Le péché originel des États-Unis est la rébellion. Quelles que soient les raisons évoquées pour justifier la Révolution américaine, celle-ci se résume finalement à l’affirmation que l’autorité du roi était injuste et ne méritait donc plus que l’on s’y soumette. Pierre commande pourtant aux chrétiens de se soumettre même à des maîtres injustes.

L’esprit moderne de liberté s’est exprimé politiquement dans la Révolution américaine1, et il nous infeste maintenant tous. C’est l’air que nous respirons. Nos libertés sont sacrées pour nous — expression intéressante, non? — et nous ne remettons pas en cause le besoin régulier de nous rebeller. Le résultat, combiné à un individualisme radical et à une profonde suspicion à l’égard des institutions de toutes formes et de toutes tailles, est que le croyant moderne a un problème chronique appelé la rébellion. La rébellion spirituelle peut être un sous-produit malheureux de la liberté politique.

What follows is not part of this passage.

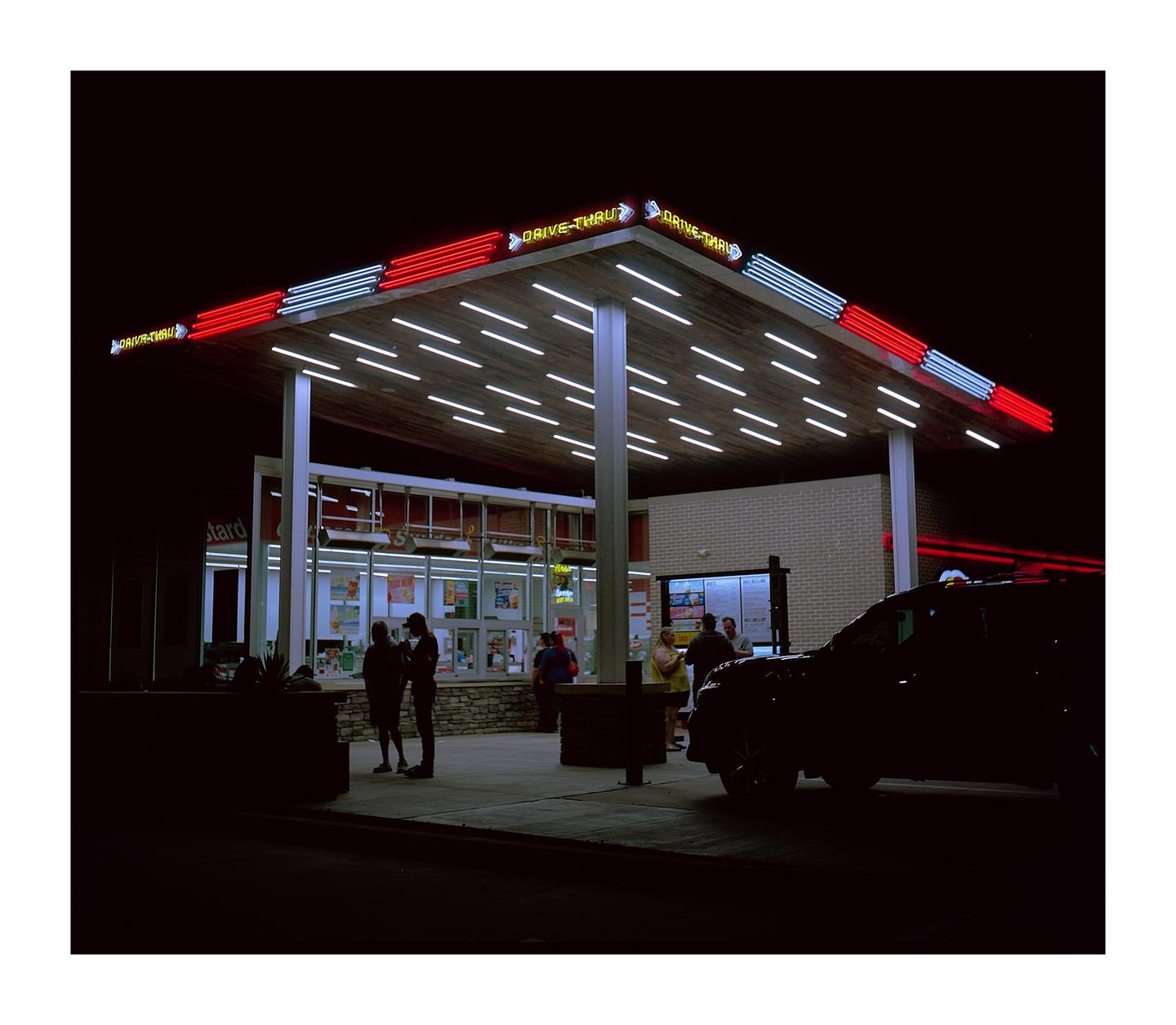 A drive-thru restaurant with neon lights is illuminated at night, with people and a car visible.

Considérez la question de la soumission à l’autorité légitime du Christ telle qu’elle s’exprime dans l’Église locale. Dans chaque cours suivi par ceux et celles qui se préparent à professer publiquement leur foi et dans chaque examen en vue d’admettre ces personnes à la profession de foi publique auxquels j’ai participé, tous sans exception ont affirmé accepter le principe selon lequel le Christ exerce son autorité dans l’Église locale par l’intermédiaire des anciens et des pasteurs. Dans les vœux qu’ils ont prononcés lors de leur profession de foi publique, tous ont accepté de « se soumettre à l’admonition et à la discipline du gouvernement de l’Église ».

Pourtant, si vous demandez aux anciens si les membres se soumettent habituellement avec joie à leurs avertissements et à la discipline lorsque cela s’avère nécessaire, la réponse qui revient constamment est : rarement, voire jamais. L’autorité de l’Église est très bien, très bonne, jusqu’à ce qu’elle ait à me dire quelque chose que je ne veux pas entendre. Dieu a-t-il vraiment dit? Peut-être, mais le fruit a l’air si savoureux et j’ai si faim. Il ne voulait sûrement pas que je meure de faim et que je mange la même chose tous les jours.

La soumission est difficile, et je crois qu’elle l’est encore plus pour nous aujourd’hui. Culturellement et politiquement, nous vivons à une époque où la liberté individuelle est célébrée, ce qui, de manière générale, n’a pas fait de nous des chrétiens plus fidèles.

(Dans la deuxième partie, je traiterai de la manière dont l’Église devrait considérer l’ingérence de l’État comme une occasion d’être un modèle de soumission dans des circonstances difficiles).

Note

1. N.D.T. : On pourrait en dire autant et peut-être même plus de la Révolution française qui s’est produite durant la même période et dans les années qui ont suivi la Révolution américaine.